TESTIMONY OF THE PROFESSIONAL STAFF CONGRESS/CUNY
JOINT HEARING OF SENATE FINANCE COMMITTEE AND
ASSEMBLY WAYS AND MEANS COMMITTEE
February 10, 2011
Delivered by Dr. Barbara Bowen, President, Professional Staff Congress/CUNY
PSC President Barbara Bowen and First Vice President Steve London joined leaders from United University Professions (UUP) and New York State United Teachers (NYSUT) to urge legislators to oppose cuts to CUNY and SUNY.
- On behalf of the 22,000 CUNY faculty and staff I represent, I begin by thanking Senator John A. DeFransciso and Assemblymember Herman D. Farrell, Jr. for the opportunity to speak on the critical issue of the Executive Budget for the City University of New York. I am joined today by the union’s First Vice President, Dr. Steve London.
- The Professional Staff Congress calls on you to oppose the Governor’s proposed cuts to CUNY and reverse the long-established trend of underinvestment in our university system. More fundamentally, we urge you to show courage in your pursuit of revenue measures that would help to balance the state budget without punishing the most vulnerable New Yorkers. It’s unrealistic and ultimately cruel to close a $10 billion gap with cuts alone.
- With a budget deficit of that size, the conversation about the budget must include consideration of ways of increasing revenue. And we can’t have an honest discussion about revenue without addressing the growing income inequality in New York State.

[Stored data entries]

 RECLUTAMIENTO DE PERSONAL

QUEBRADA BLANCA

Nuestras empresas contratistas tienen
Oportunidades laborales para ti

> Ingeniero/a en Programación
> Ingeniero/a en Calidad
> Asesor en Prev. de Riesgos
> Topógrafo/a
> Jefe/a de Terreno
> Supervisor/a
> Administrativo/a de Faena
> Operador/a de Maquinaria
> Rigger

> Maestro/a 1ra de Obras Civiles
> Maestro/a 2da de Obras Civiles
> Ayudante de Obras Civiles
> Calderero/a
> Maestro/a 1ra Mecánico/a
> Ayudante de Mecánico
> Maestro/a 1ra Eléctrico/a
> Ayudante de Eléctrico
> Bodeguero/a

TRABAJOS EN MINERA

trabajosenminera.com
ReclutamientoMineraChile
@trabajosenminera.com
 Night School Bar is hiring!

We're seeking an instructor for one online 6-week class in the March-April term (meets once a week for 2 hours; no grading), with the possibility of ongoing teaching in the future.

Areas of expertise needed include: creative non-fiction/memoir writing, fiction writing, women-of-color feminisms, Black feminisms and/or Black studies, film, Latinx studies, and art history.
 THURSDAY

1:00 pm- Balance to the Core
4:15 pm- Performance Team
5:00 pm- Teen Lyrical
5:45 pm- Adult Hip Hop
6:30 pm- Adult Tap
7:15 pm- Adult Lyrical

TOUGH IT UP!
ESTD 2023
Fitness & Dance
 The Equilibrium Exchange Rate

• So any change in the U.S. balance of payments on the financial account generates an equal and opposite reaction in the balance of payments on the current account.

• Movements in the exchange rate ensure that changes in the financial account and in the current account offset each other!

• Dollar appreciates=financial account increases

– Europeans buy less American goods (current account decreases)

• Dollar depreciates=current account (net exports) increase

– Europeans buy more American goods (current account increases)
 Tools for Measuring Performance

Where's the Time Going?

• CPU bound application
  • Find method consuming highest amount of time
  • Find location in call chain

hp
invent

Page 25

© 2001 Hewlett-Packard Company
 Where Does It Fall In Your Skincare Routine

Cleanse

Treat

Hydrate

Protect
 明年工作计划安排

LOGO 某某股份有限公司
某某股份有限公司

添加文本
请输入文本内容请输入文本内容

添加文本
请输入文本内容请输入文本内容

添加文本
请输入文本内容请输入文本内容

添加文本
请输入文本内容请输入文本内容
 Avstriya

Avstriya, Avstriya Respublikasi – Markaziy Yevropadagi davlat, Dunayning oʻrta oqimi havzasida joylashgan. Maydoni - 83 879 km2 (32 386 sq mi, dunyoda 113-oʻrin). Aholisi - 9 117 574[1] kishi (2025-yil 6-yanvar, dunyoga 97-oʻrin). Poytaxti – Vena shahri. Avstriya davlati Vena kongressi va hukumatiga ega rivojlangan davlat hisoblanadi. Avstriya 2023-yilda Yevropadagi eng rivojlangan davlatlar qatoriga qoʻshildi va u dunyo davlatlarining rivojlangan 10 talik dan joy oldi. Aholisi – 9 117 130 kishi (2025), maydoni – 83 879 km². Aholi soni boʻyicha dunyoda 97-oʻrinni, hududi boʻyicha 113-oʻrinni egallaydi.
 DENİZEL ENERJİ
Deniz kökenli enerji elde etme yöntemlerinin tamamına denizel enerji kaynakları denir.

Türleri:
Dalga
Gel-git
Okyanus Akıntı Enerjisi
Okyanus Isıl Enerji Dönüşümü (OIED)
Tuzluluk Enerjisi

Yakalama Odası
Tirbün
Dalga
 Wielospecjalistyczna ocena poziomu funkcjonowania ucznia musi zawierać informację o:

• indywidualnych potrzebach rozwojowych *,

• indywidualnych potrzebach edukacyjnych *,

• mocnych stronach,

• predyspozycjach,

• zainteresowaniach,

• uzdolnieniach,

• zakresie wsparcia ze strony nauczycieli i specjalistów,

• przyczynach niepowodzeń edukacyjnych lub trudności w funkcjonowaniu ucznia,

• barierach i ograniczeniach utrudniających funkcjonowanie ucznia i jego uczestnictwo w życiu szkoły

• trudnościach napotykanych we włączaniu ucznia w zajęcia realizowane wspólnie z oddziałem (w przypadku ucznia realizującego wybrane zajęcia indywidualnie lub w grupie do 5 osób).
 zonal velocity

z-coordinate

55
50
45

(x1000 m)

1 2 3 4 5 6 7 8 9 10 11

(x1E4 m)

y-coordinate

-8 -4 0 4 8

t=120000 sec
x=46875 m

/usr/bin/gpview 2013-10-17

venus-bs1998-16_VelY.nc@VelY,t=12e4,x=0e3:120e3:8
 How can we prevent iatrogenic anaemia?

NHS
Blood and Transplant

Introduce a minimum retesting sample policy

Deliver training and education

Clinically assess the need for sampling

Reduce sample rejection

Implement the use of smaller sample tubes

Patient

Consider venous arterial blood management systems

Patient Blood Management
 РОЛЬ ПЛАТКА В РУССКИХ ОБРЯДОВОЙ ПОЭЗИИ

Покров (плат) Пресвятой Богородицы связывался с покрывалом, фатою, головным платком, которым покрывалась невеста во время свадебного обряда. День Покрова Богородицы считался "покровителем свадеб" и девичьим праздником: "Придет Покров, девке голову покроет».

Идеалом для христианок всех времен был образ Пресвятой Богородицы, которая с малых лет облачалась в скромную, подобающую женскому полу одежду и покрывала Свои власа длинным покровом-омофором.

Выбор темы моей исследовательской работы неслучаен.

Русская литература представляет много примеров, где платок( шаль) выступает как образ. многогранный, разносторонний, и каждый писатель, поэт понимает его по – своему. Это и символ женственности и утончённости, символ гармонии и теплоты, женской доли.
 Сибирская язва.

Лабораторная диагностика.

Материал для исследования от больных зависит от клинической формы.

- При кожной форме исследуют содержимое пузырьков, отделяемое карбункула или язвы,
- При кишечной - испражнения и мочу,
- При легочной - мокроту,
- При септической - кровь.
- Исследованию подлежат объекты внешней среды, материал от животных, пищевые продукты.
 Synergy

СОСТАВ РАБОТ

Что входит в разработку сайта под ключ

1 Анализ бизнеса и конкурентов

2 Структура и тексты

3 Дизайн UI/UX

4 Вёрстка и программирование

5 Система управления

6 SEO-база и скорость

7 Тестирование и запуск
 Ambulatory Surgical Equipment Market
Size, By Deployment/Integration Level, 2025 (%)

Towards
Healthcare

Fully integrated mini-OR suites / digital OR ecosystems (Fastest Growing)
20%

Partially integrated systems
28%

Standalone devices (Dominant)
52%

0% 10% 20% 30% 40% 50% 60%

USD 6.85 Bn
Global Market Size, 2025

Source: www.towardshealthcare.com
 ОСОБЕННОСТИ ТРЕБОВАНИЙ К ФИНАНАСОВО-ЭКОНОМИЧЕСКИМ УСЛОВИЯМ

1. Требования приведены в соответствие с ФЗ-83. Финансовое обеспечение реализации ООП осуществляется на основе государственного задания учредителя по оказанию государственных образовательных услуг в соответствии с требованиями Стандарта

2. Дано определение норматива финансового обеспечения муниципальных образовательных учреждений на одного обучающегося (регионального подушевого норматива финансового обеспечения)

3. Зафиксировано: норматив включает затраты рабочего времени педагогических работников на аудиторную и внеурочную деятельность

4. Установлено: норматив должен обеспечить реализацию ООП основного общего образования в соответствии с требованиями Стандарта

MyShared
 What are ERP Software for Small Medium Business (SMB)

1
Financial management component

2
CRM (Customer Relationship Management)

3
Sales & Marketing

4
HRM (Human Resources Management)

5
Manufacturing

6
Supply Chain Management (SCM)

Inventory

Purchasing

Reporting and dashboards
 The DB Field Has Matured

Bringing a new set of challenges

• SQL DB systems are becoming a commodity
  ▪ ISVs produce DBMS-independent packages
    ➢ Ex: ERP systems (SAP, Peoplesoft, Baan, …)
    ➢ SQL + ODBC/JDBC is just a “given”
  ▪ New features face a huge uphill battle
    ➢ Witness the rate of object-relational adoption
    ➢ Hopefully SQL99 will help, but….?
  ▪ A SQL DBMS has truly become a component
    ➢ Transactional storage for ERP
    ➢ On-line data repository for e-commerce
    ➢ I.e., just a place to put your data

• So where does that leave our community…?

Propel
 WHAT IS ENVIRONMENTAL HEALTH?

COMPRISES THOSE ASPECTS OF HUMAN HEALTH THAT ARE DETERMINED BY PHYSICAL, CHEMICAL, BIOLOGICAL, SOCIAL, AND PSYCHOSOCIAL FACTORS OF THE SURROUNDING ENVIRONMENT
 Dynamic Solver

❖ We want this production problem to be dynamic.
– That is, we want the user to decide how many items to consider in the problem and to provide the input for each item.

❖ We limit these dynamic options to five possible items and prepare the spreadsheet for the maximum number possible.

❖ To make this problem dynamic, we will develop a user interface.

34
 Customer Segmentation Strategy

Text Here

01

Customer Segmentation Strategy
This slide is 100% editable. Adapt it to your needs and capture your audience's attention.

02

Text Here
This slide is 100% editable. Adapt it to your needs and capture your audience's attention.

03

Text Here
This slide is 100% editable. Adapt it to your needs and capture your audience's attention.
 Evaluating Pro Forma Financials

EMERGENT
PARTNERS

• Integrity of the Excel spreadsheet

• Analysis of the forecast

EXERCISE DIRECTIONS
Copy the portion of the testimony that begins with the words containing "- On behalf" and ends with "Dr. Steve London.", replacing "critical issue" with "pressing issue".

WRITTEN ANSWER
- On behalf of the 22,000 CUNY faculty and staff I represent, I begin by thanking Senator John A. DeFransciso and Assemblymember Herman D. Farrell, Jr. for the opportunity to speak on the pressing issue of the Executive Budget for the City University of New York. I am joined today by the union’s First Vice President, Dr. Steve London.